You see, this started as a simple attempt to capture a moment [1] in architecture. We were students [2] at the time, astounded by the pace with which conversations on architecture unfolded, and confounded by how quickly the topics of conversation changed. Camps sprang up briefly, held for a moment and then evaporated: parametricism, functionalism, environmentalism—whatever. It was all talk. Discourse was, in our estimation, an overabundance of opinion unfortunately deprived of reason. What was left when the lecture ended and the lights came on?

We tried to imagine an antidote to the situation. [3] We figured that by recording a series of conversations we might be able to pin down this slippery field and begin to measure its contours. We would question and parse the discipline, using the words of interlocutors to produce a cross-section, only to then push beyond. We could catalogue architecture’s alliances, produce an index of practices, and maybe even draw a map of its ideologies. And it was only going to take us a year. 

Thirty-some-odd months later we can happily report that our work is not yet finished. Perhaps it’s barely begun. The pace of conversation has only quickened, and the necessity of stocktaking remains an urgent priority even if it will only ever remain incomplete. Time itself seems to move faster now. Moments pass. Quickly. Zaha is gone. Two biennales came and went. Now more than ever, “discourse” is confused and confusing. Yet we still feel the interview is our best hope for making sense of it all. Informal, quick, and dirty, the interview generates its own rules through dialogue. A record of “being in the moment,” the interview is not a belabored product of cogitation. It’s spontaneous and more or less authentic.

We present the transcripts, here, in print, to preserve the fleeting thoughts that might otherwise disappear into the void. Let the record show that these conversations represent positions in an expanding field of practice—travelogues of our personal search for what’s relevant today. At the very least, they’re an attempt to hold a mirror up to architecture: to which we humbly ask, “what do we talk about when we talk about architecture?”

Entries from a spatial question set
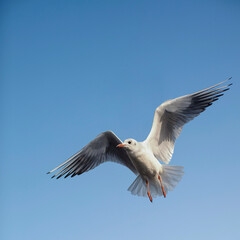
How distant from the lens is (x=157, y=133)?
492 cm

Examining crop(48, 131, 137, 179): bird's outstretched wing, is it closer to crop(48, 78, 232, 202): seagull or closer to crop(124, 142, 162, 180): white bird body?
crop(48, 78, 232, 202): seagull

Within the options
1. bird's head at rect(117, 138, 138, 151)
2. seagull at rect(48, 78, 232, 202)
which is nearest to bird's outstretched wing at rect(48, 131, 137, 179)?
seagull at rect(48, 78, 232, 202)

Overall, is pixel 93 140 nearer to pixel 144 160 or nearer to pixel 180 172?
pixel 144 160

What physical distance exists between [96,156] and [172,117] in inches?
51.7

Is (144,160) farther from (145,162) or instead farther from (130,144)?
(130,144)

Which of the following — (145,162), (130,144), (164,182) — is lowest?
(164,182)

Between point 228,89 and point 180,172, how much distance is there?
1.32m

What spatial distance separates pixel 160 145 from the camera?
4965 millimetres

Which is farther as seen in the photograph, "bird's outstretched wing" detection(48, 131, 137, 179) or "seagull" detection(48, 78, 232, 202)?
"bird's outstretched wing" detection(48, 131, 137, 179)

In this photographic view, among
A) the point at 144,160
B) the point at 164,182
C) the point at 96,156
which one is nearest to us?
the point at 144,160

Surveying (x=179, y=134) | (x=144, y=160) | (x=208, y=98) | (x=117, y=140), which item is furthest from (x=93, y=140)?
(x=208, y=98)

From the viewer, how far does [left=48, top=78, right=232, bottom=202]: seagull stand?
464 centimetres

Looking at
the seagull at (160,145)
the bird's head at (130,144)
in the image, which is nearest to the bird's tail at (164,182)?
the seagull at (160,145)

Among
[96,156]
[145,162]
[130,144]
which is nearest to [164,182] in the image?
[145,162]
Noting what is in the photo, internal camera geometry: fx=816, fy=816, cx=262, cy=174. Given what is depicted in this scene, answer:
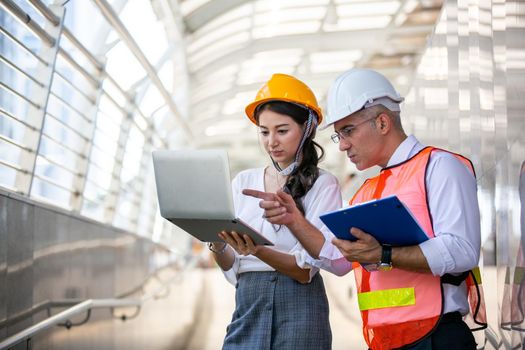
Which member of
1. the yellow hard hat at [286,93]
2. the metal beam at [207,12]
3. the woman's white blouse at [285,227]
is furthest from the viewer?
the metal beam at [207,12]

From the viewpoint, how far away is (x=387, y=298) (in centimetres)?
299

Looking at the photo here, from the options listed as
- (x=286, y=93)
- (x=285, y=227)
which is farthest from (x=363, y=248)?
(x=286, y=93)

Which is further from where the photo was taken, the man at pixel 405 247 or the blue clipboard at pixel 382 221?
the man at pixel 405 247

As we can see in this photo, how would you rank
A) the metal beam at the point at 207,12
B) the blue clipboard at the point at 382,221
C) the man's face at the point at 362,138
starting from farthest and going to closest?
the metal beam at the point at 207,12 → the man's face at the point at 362,138 → the blue clipboard at the point at 382,221

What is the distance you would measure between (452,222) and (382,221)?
0.80ft

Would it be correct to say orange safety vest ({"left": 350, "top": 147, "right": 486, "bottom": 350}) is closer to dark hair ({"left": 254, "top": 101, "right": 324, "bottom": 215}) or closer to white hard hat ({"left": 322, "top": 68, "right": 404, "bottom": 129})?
white hard hat ({"left": 322, "top": 68, "right": 404, "bottom": 129})

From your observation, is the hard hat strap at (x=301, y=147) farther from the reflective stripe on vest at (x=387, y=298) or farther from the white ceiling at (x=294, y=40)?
the white ceiling at (x=294, y=40)

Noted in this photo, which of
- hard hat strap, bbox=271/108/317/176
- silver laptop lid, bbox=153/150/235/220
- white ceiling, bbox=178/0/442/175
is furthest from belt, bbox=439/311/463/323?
white ceiling, bbox=178/0/442/175

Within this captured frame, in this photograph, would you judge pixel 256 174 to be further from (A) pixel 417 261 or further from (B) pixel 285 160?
(A) pixel 417 261

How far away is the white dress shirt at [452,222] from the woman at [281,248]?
0.63 m

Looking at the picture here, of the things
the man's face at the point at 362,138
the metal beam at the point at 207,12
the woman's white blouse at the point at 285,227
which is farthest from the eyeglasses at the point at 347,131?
the metal beam at the point at 207,12

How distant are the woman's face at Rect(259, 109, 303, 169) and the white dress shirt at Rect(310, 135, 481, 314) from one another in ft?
2.46

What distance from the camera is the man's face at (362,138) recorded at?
10.5ft

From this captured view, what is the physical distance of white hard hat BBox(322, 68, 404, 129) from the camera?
10.6ft
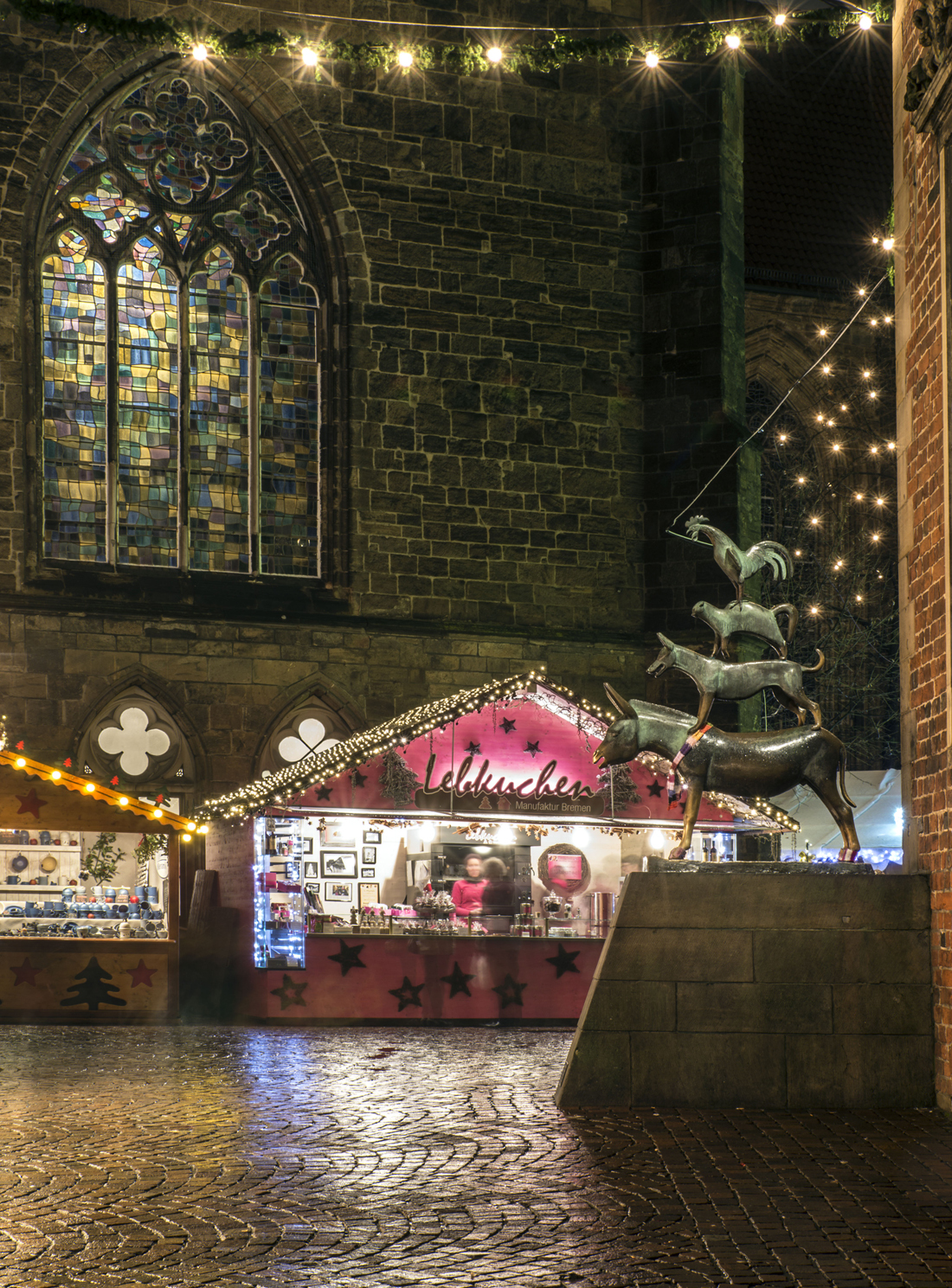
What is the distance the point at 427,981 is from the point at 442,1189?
7891 mm

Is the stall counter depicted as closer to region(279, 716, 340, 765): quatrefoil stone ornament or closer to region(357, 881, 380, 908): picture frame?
region(357, 881, 380, 908): picture frame

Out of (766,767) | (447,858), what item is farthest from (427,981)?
(766,767)

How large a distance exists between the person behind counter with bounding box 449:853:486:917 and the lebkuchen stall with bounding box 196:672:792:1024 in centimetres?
2

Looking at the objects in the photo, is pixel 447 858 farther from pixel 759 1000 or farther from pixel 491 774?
pixel 759 1000

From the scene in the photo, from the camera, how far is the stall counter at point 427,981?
43.4 ft

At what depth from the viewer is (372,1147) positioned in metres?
6.48

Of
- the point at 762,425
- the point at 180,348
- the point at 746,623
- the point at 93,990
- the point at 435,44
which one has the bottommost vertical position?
the point at 93,990

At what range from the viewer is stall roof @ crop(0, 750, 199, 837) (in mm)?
13023

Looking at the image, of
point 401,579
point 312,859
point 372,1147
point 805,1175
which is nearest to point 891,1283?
point 805,1175

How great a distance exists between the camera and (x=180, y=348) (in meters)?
17.7

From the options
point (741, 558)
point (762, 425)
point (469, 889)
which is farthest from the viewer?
point (469, 889)

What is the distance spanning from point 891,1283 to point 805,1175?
4.95 ft

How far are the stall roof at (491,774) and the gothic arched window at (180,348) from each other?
13.1ft

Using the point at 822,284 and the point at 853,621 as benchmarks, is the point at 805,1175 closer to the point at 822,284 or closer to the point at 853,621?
the point at 853,621
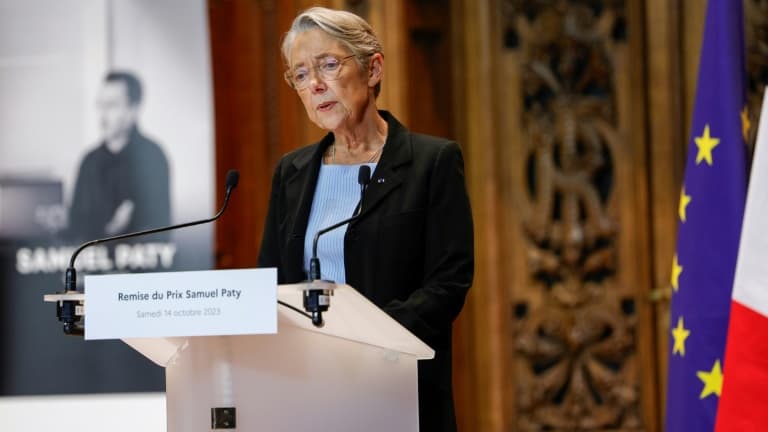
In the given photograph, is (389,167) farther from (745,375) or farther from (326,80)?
(745,375)

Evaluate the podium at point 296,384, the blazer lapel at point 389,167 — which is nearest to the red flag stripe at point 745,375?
the blazer lapel at point 389,167

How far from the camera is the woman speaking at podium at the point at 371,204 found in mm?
2070

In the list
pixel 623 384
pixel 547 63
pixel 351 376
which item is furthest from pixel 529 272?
pixel 351 376

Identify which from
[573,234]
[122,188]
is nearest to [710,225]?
[573,234]

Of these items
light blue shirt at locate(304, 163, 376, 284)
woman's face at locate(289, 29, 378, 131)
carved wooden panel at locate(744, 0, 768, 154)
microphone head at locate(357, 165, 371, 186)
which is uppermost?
carved wooden panel at locate(744, 0, 768, 154)

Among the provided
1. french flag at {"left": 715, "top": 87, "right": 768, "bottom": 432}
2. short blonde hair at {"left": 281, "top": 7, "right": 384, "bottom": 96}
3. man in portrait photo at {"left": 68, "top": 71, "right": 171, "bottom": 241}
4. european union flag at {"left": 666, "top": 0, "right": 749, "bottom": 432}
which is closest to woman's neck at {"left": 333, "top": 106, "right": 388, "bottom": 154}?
short blonde hair at {"left": 281, "top": 7, "right": 384, "bottom": 96}

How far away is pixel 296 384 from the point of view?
181 cm

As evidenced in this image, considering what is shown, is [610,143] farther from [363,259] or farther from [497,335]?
[363,259]

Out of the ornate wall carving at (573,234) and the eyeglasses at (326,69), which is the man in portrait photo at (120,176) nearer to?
the ornate wall carving at (573,234)

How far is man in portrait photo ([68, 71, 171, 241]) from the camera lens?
13.4 feet

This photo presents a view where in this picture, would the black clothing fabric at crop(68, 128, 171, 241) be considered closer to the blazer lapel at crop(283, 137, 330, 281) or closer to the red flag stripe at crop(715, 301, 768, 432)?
the blazer lapel at crop(283, 137, 330, 281)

WHAT IS EXPECTED
In the text on architecture conversations above, which camps are named as having sprung up briefly and then evaporated? List all of them.

ANSWER TO THIS TASK
Parametricism, functionalism, environmentalism